RECORDED DATA start

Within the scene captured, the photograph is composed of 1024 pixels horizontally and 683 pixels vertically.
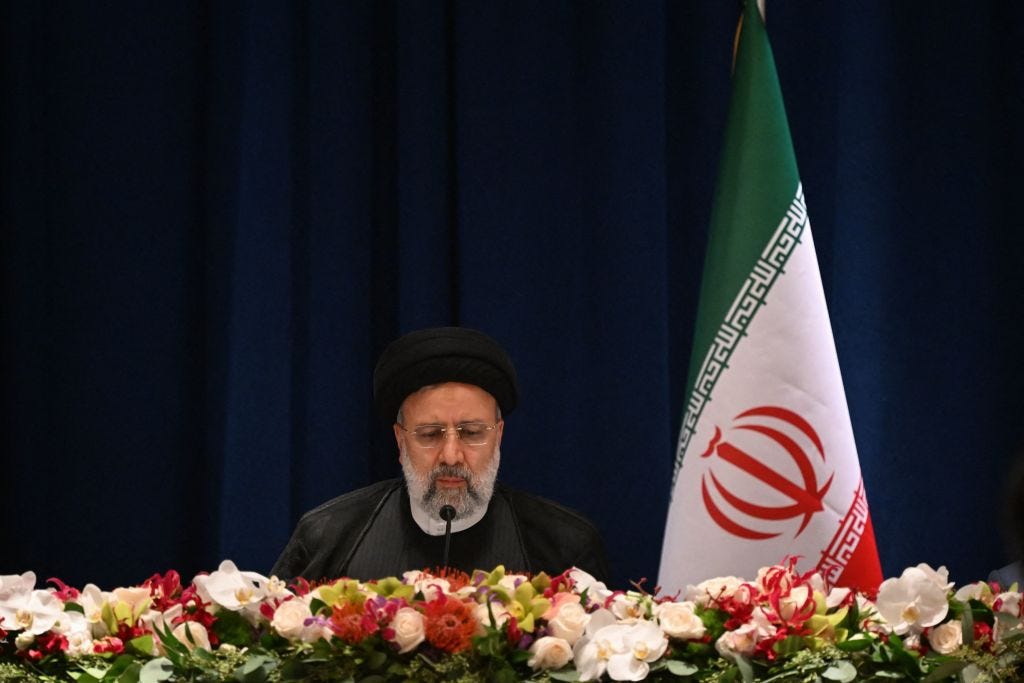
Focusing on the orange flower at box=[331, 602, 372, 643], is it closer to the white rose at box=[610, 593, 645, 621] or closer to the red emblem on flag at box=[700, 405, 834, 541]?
the white rose at box=[610, 593, 645, 621]

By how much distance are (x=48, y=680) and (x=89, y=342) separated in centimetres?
210

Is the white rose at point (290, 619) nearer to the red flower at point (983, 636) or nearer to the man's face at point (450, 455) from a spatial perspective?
the red flower at point (983, 636)

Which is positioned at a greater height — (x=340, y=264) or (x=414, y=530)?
(x=340, y=264)

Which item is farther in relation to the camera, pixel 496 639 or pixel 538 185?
pixel 538 185

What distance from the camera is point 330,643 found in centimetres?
152

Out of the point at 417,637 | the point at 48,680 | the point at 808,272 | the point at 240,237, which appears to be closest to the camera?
the point at 417,637

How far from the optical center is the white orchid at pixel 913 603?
5.08ft

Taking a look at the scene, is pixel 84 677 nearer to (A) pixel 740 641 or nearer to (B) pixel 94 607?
(B) pixel 94 607

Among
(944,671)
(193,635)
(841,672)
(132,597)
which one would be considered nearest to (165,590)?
(132,597)

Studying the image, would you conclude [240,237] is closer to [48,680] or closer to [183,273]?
[183,273]

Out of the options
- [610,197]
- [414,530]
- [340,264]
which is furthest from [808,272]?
[340,264]

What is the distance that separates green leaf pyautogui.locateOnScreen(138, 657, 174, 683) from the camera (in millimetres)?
1521

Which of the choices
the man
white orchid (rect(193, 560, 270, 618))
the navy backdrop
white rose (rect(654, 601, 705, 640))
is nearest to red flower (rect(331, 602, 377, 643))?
white orchid (rect(193, 560, 270, 618))

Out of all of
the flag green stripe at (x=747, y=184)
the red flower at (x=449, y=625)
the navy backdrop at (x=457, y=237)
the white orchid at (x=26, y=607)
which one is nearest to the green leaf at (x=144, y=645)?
the white orchid at (x=26, y=607)
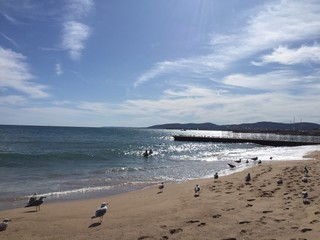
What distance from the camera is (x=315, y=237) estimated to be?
273 inches

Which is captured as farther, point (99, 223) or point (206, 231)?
point (99, 223)

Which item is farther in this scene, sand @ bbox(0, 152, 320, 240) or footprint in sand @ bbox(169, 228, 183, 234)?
footprint in sand @ bbox(169, 228, 183, 234)

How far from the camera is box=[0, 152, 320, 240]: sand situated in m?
7.76

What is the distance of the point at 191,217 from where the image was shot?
9.36 metres

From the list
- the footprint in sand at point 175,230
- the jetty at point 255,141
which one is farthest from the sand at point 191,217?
the jetty at point 255,141

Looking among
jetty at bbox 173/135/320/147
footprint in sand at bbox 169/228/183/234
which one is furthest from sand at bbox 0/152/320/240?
jetty at bbox 173/135/320/147

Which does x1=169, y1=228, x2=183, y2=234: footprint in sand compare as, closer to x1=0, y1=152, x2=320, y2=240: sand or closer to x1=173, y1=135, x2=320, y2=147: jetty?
x1=0, y1=152, x2=320, y2=240: sand

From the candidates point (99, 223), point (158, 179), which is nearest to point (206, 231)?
point (99, 223)

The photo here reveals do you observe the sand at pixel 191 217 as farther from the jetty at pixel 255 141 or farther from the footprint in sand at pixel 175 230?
the jetty at pixel 255 141

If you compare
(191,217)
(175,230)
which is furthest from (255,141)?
(175,230)

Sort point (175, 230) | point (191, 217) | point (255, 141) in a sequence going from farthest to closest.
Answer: point (255, 141) → point (191, 217) → point (175, 230)

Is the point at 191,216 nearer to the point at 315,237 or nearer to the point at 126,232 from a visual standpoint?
the point at 126,232

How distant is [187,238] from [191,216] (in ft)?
6.64

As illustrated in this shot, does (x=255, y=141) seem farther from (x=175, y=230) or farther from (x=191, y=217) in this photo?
(x=175, y=230)
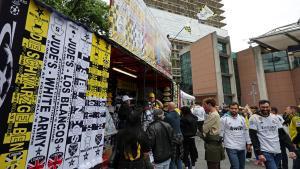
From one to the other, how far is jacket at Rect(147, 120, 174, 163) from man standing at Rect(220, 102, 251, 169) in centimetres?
150

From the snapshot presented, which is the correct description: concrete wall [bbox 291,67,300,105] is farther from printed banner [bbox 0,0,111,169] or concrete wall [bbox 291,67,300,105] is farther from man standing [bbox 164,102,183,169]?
printed banner [bbox 0,0,111,169]

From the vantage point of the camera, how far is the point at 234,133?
4621 millimetres

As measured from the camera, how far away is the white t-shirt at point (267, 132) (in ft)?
13.9

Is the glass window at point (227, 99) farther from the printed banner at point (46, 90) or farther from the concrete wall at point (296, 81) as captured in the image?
the printed banner at point (46, 90)

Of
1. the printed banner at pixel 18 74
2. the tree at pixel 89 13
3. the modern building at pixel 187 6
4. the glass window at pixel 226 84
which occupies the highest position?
the modern building at pixel 187 6

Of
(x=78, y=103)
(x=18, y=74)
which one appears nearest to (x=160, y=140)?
(x=78, y=103)

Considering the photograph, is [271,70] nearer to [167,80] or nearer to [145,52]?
[167,80]

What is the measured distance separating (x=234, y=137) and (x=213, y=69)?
36.6 meters

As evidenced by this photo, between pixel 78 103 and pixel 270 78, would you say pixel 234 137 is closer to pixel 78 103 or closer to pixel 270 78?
pixel 78 103

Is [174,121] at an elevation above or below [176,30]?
below

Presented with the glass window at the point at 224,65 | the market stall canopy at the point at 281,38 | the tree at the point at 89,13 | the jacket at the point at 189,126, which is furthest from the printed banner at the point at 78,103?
the glass window at the point at 224,65

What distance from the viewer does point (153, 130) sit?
13.1ft

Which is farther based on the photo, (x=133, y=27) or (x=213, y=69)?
(x=213, y=69)

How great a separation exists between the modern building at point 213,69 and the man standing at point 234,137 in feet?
112
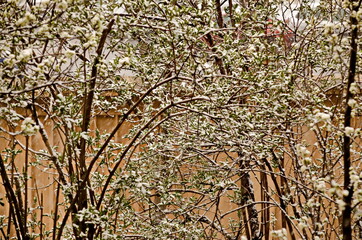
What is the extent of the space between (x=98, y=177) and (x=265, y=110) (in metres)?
0.84

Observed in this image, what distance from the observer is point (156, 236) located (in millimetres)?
2627

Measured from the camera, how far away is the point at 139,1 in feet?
8.21

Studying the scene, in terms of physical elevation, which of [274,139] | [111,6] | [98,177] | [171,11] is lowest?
[98,177]

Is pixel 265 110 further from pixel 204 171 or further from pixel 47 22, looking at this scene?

RECORDED DATA end

• [TASK REQUIREMENTS] Update the listing from its beginning through the line containing "Focusing on the" by replacing "photograph" with "image" and leaving everything else unchanged. Omit the pictures from your answer.

• [SOLUTION TO THIS EXERCISE]
Within the scene captured, the image is composed of 1024 pixels horizontally and 683 pixels vertically.
Focusing on the orange flower at box=[331, 602, 372, 643], is it closer to the white rose at box=[610, 593, 645, 621] or closer to the red emblem on flag at box=[700, 405, 834, 541]?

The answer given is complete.